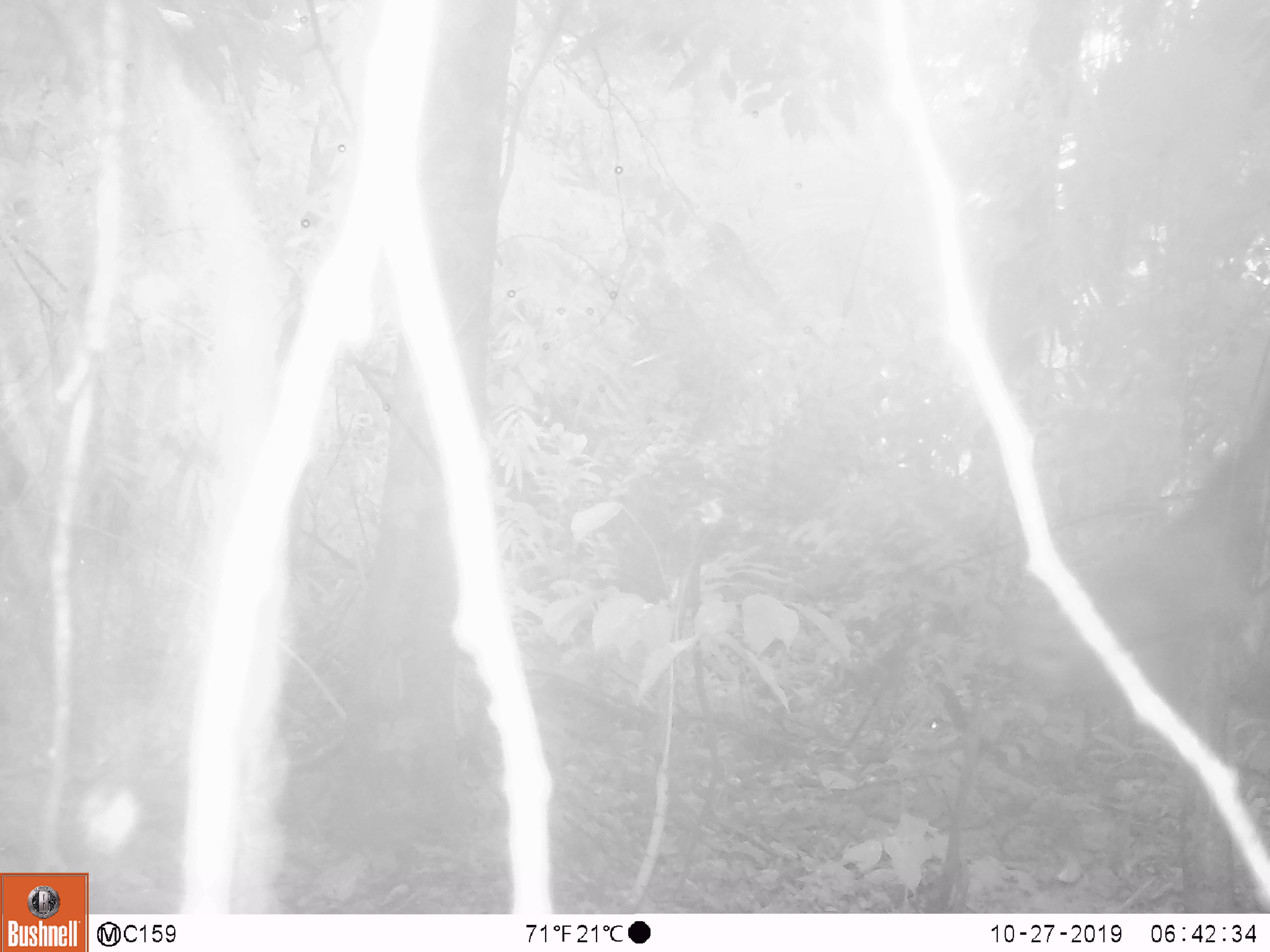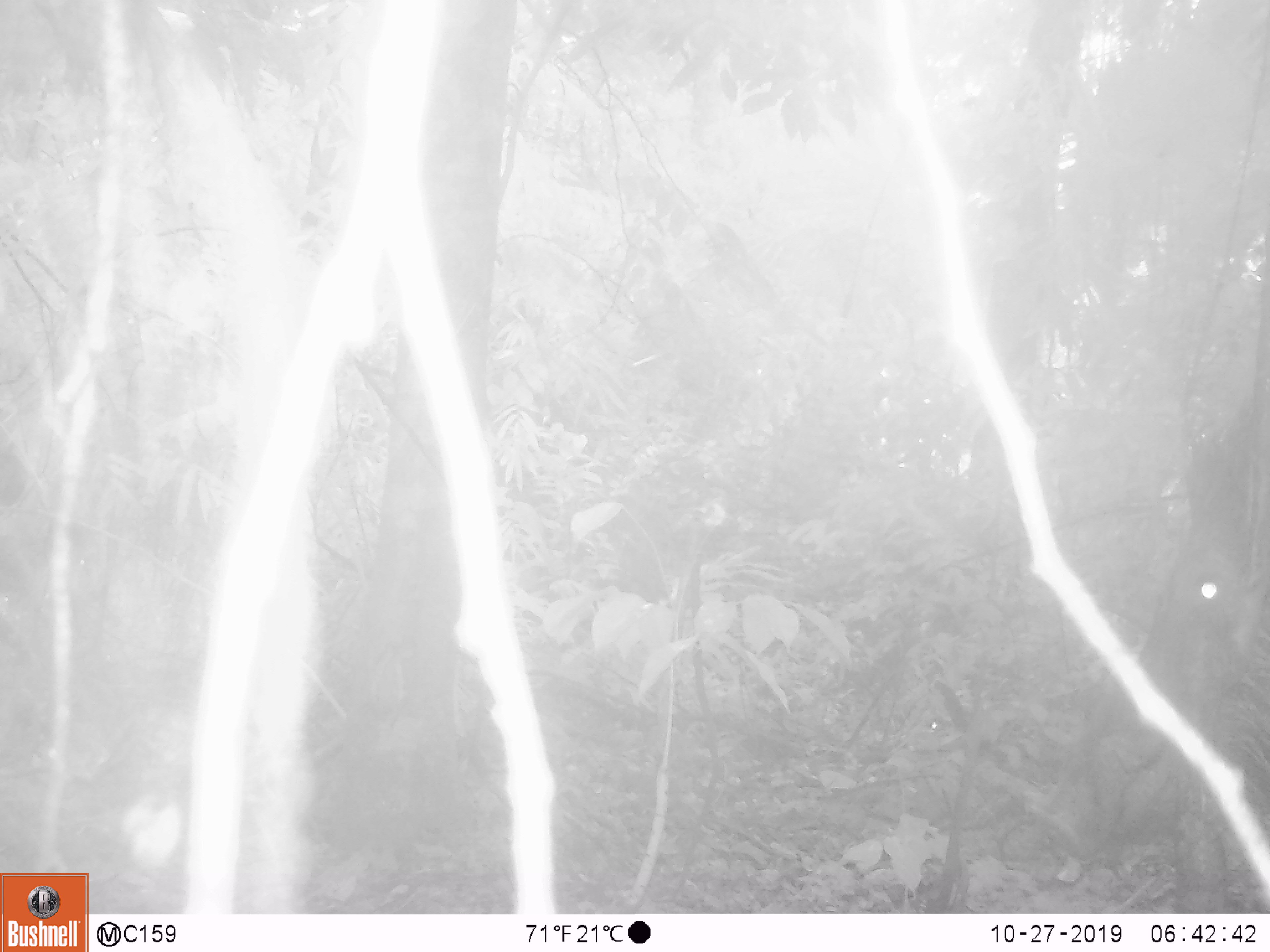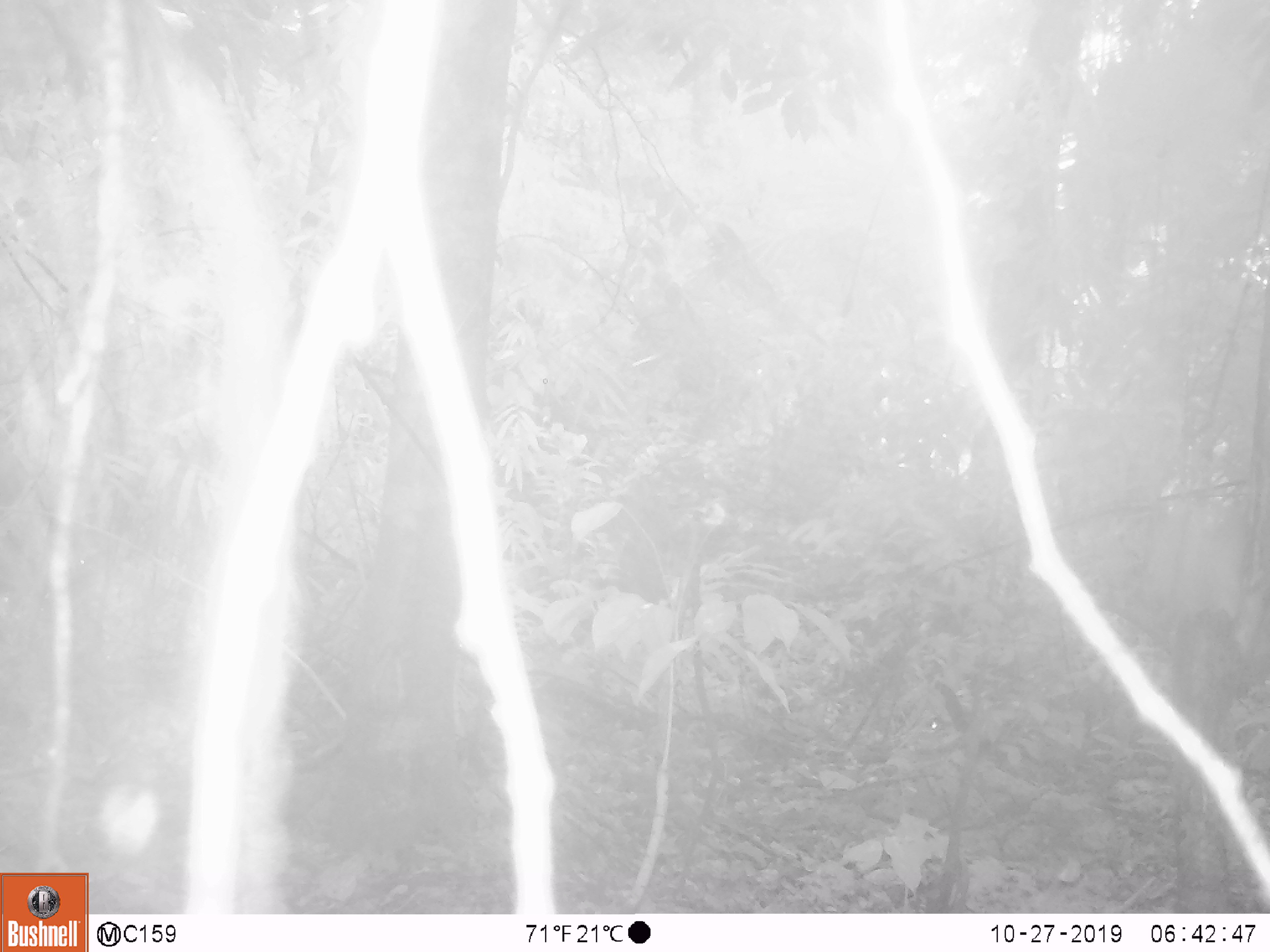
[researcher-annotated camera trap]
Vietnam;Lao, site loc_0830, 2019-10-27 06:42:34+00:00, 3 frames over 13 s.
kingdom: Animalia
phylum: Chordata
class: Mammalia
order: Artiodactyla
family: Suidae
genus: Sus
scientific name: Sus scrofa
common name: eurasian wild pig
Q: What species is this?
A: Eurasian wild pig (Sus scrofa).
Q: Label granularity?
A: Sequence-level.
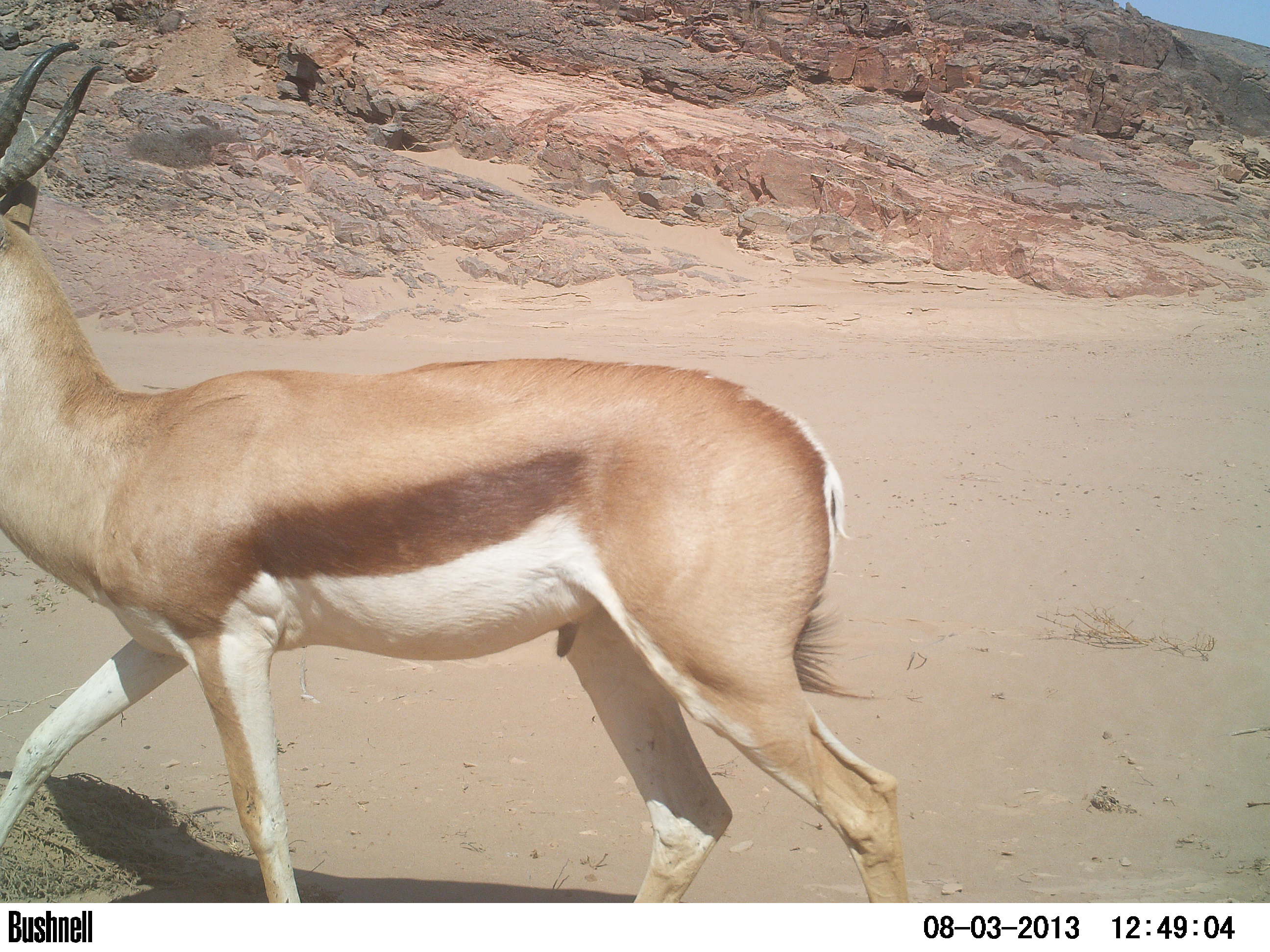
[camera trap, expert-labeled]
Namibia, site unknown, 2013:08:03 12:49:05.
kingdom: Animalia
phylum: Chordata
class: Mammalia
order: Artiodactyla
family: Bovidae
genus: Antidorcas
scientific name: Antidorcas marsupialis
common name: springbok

DIRECTIONS: Show all of the lines above in which "camera" is present.

SOLUTION FOR THIS TASK:
[researcher-annotated camera trap]
[camera trap, expert-labeled]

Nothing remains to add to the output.